## Instructions
A. In the article on Intel's media ventures, what music company received a multimillion-dollar investment after Ron Whittier heard its pitch?
B. Reproduce the article on Intel's media ventures from "The executive, Ron" up to and including "and new-media circles.".
C. Please carry on the article on Intel's media ventures from the point where it stops.

X
Business

Intel's excellent media adventure

SANTA CLARA, Calif., -- It was pure Hollywood: a nervous entertainment type pitching an ambitious project, a top executive with the power to give it a green light and a Southern California conference room overlooking the glistening Pacific Ocean.
Written by Emory Jr, Contributor
SANTA CLARA, Calif., -- It was pure Hollywood: a nervous entertainment type pitching an ambitious project, a top executive with the power to give it a green light and a Southern California conference room overlooking the glistening Pacific Ocean. But here's the twist: The executive doesn't work for a studio, a production company or a talent agency. Rather, he's a 61-year-old with a Ph.D. in chemical engineering, and he works for Intel.

The executive, Ron Whittier, listened intently to the pitch. At last, he leaned forward with his verdict: "I think this is great," he said, an opinion that soon triggered a multimillion-dollar investment in a small music company called Launch Media.

Over the last three years, Whittier, general manager of Intel's 300-person content group, has sat through hundreds of pitches like this one. He rarely reacts quite so enthusiastically. Still, for a certain segment of the entertainment industry, Whittier has become the man to see, and his treasured endorsement has become golden in Hollywood and new-media circles.




Intel may expand its horizons somewhat, but it's mainstay is still chips.


Intel's biggest worry is the FTC's antitrust action.




I've seen Ron leave some rooms with people just waving business plans at him ... people saying, 'Ron, can I just have three minutes of your time,'" says analyst Richard Doherty, director of research for Envisioneering, of Seaford, N.Y.

## Entries provided
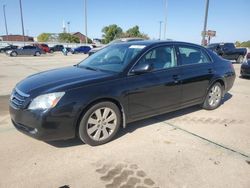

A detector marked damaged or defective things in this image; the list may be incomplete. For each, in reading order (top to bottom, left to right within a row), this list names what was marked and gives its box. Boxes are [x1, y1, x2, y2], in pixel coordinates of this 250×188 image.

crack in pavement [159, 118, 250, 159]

---

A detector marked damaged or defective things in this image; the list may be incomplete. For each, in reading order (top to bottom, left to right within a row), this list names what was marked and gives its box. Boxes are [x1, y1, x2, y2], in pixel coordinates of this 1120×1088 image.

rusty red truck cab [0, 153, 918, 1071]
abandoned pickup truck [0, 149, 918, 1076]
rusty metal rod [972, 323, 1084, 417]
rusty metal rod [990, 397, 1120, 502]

## Answers below
A. Launch Media

B.
The executive, Ron Whittier, listened intently to the pitch. At last, he leaned forward with his verdict: "I think this is great," he said, an opinion that soon triggered a multimillion-dollar investment in a small music company called Launch Media.

Over the last three years, Whittier, general manager of Intel's 300-person content group, has sat through hundreds of pitches like this one. He rarely reacts quite so enthusiastically. Still, for a certain segment of the entertainment industry, Whittier has become the man to see, and his treasured endorsement has become golden in Hollywood and new-media circles.

C.
Since 1995, under Whittier's supervision, the computer-chip colossus has quietly invested in or provided technology to a surprisingly vast array of media companies, both well-known and obscure. The list reads like an attendance sheet for an entertainment-technology conference: Cnet, Avid, Ticketmaster, CBS Sportsline, Creative Artists Agency, Liquid Audio and scores of others. For multimedia music publisher Launch Media, as for most of its chosen partners, Intel has contributed a mix of expertise, equipment and money.

The price tag for Intel's investment spree: about $750 million. That figure includes plenty of spending on technology ventures that don't fall under Whittier's content group. But roughly one-third has been devoted to the media and entertainment domain that Whittier oversees, Doherty estimates.

As a result, in Silicon Valley, Intel now ranks with the likes of Kleiner Perkins Caufield and Byers, and Hummer Winblad Venture Partners among highly sought-after sources of venture capital. And Hollywood, meanwhile, "now sees Intel as a real force in their industry," says Gary Arlen, longtime media analyst and president of Arlen Communications in Bethesda, Md.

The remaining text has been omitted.